EXERCISE TASK: Find every line in the data below that contains the word "skier", and copy each of those lines.

____________

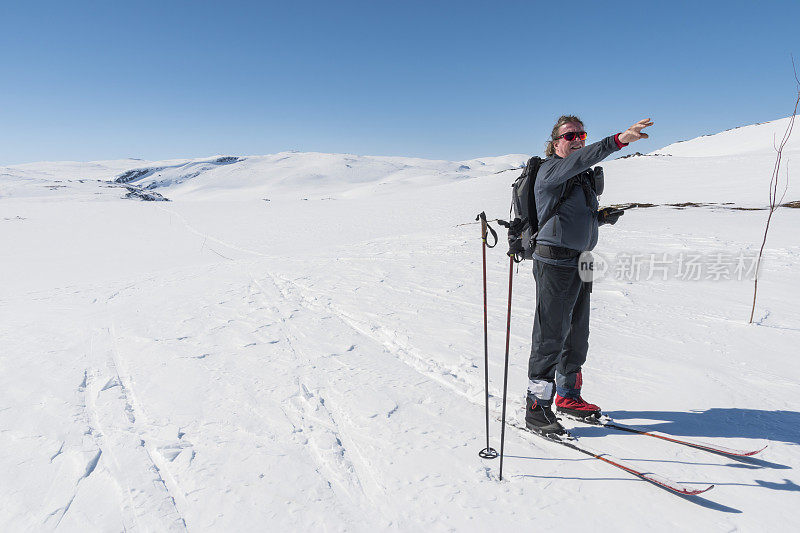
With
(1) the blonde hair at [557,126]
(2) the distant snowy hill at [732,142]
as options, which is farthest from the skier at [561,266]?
(2) the distant snowy hill at [732,142]

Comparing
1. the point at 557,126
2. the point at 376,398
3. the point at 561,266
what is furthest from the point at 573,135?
the point at 376,398

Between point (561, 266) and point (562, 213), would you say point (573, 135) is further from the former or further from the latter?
point (561, 266)

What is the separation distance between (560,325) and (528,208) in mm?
874

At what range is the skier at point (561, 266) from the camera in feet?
9.50

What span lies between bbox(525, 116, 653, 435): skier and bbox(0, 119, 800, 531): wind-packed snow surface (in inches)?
13.4

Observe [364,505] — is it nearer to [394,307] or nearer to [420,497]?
[420,497]

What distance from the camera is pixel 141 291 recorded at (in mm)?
7859

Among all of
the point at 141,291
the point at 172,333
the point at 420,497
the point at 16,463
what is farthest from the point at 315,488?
the point at 141,291

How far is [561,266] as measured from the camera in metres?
2.95

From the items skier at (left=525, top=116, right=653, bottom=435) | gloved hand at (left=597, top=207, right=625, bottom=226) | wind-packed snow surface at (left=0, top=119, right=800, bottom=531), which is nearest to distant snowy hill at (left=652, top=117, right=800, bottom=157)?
wind-packed snow surface at (left=0, top=119, right=800, bottom=531)

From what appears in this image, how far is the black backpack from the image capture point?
9.78ft

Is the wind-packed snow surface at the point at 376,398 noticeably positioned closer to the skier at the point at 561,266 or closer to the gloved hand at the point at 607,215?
the skier at the point at 561,266

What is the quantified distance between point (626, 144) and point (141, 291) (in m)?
8.23

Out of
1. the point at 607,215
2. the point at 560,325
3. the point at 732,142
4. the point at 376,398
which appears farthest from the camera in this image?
the point at 732,142
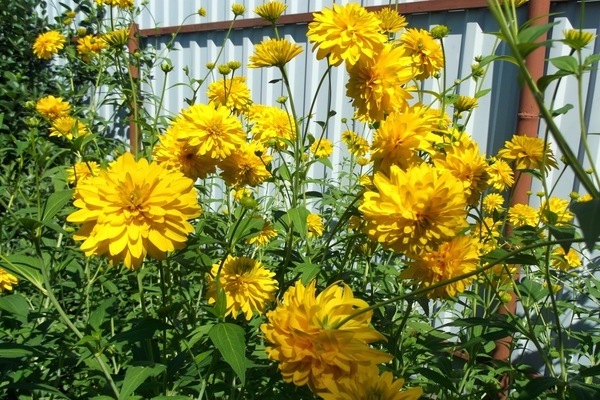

____________

IN RESPONSE:
as options, which is farthest from the skier at [561,266]?
At what range is the skier at point (561, 266) from the camera in feet?
What span lies between bbox(525, 116, 653, 435): skier and bbox(0, 119, 800, 531): wind-packed snow surface (in inches)?
From the items skier at (left=525, top=116, right=653, bottom=435) | gloved hand at (left=597, top=207, right=625, bottom=226) | wind-packed snow surface at (left=0, top=119, right=800, bottom=531), which is nearest to distant snowy hill at (left=652, top=117, right=800, bottom=157)?
Is the wind-packed snow surface at the point at 376,398 noticeably positioned closer to the skier at the point at 561,266 or closer to the gloved hand at the point at 607,215?
the skier at the point at 561,266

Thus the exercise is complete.